One would obviously expect Hadoop to dominate the discussions at the recent Strata & Hadoop World conference in San Jose, CA. But much of the buzz this year was around Apache Spark, and how Spark might fit into the data management strategies of many organizations.
Arno Candel, chief architect at H20.ai,shared his observations with Information Management on what conference attendees were most interested in, and how those needs are influencing his company’s go-to-market strategies.
Information Management: What are the most common themes that you heard among conference attendees and how do those themes align with what you expected?
Arno Candel: Many of the people I spoke with were interested in how Spark can, or would, fit into their overall data management and analytics strategy. While we at H2O.ai have been seeing increasing interest in Spark, which was one of the reasons that we built out Sparkling Water, our Spark API, I’ve always thought of Strata as a Hadoop conference – it is after all merged with Hadoop World.
It’s now clear that data storage is essentially a solved problem, while in-memory analytics and machine learning are driving most of the ongoing work in the field. We see ourselves as very much aligned with this trend.

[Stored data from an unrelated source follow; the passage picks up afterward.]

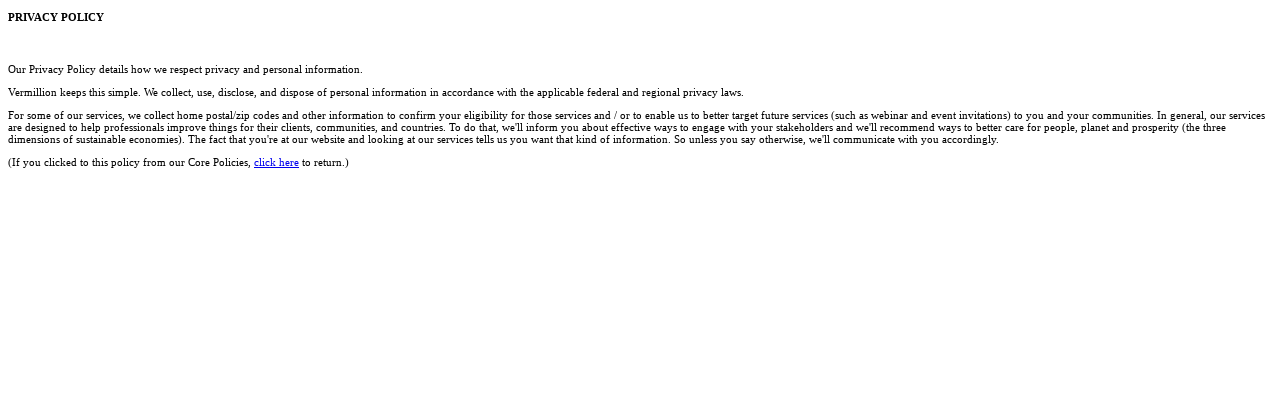

--- FILE ---
content_type: text/html; charset=utf-8
request_url: http://vermillionprofessionalnetwork.org/info/privacy/?tmpl=component
body_size: 1581
content:
<!DOCTYPE html PUBLIC "-//W3C//DTD XHTML 1.0 Transitional//EN" "http://www.w3.org/TR/xhtml1/DTD/xhtml1-transitional.dtd">
<html xmlns="http://www.w3.org/1999/xhtml" xml:lang="en-gb" lang="en-gb" dir="ltr">
<head>
	  <base href="http://vermillionprofessionalnetwork.org/info/privacy/" />
  <meta http-equiv="content-type" content="text/html; charset=utf-8" />
  <meta name="keywords" content="Vermillion Professional Network, sustainability, business sustainability, strong communities, Municipal Policy, Municipal Affairs" />
  <meta name="author" content="Super User" />
  <meta name="description" content="Join us in building stronger communities for today and tomorrow. Vermillion Professional Network is dedicated to promoting standards for education and practice in consulting fields that support people, planet and prosperity." />
  <meta name="generator" content="Joomla! - Open Source Content Management" />
  <title>Vermillion Professional Network - Privacy Policy</title>
  <script src="/media/jui/js/jquery.min.js" type="text/javascript"></script>
  <script src="/media/jui/js/jquery-noconflict.js" type="text/javascript"></script>
  <script src="/media/jui/js/jquery-migrate.min.js" type="text/javascript"></script>
  <script src="/media/system/js/caption.js" type="text/javascript"></script>
  <script type="text/javascript">
jQuery(window).on('load',  function() {
				new JCaption('img.caption');
			});
  </script>

	<link rel="stylesheet" href="/templates/system/css/general.css" type="text/css" />
</head>
<body class="contentpane">
	<div id="system-message-container">
	</div>

	<div class="item-page" itemscope itemtype="https://schema.org/Article">
	<meta itemprop="inLanguage" content="en-GB" />
	
		
						
	
	
				
								<div itemprop="articleBody">
		<style>
body {font-family: Verdana;}
.contentheading { font-size: 24px; }
p {font-size: 11px;}
.actions{display:none;}
</style>

<p>
<b>PRIVACY POLICY</b>
</p>


<br/>

<p>
Our Privacy Policy details how we respect privacy and personal information.
</p>

<p>
Vermillion keeps this simple. We collect, use,  disclose, and dispose of personal information in accordance with the applicable federal and regional privacy laws.
</p>

<p>
For some of our services, we collect home postal/zip codes and other information to confirm your eligibility for those services and / or to enable us to better target future services (such as webinar and event invitations) to you and your communities. In general, our services are designed to help professionals improve things for their clients, communities, and countries. To do that, we'll inform you about effective ways to engage with your stakeholders and we'll recommend ways to better care for people, planet and prosperity (the three dimensions of sustainable economies). The fact that you're at our website and looking at our services tells us you want that kind of information.  So unless you say otherwise, we'll communicate with you accordingly.
</p>

<p>
(If you clicked to this policy from our Core Policies, <a title="Terms and Conditions of Use" class="boxed" rel="{handler:'iframe',size:{x:700,y:450}}" href="/info/tnc/?tmpl=component#privacy">click here</a> to return.)
</p>	</div>

	
							</div>

</body>
</html>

IM: What are the most common data challenges that attendees are facing?
AC: Turning data into actionable insights has been, and remains, a key challenge for many organizations. Everyone has been told that they need to store more and more information in data stores like Hadoop, but there is often a lack of a plan for the “day after.” What do organizations do once they’ve stored all their data in a data lake? They realize that they need some kind of analytics strategy, but aren’t sure exactly what that should look like.
In addition, there is a huge problem with regards to data cleansing; much of the data that organizations have stored is messy, has missing variables, etc. and organizations need to find a way to deal with that.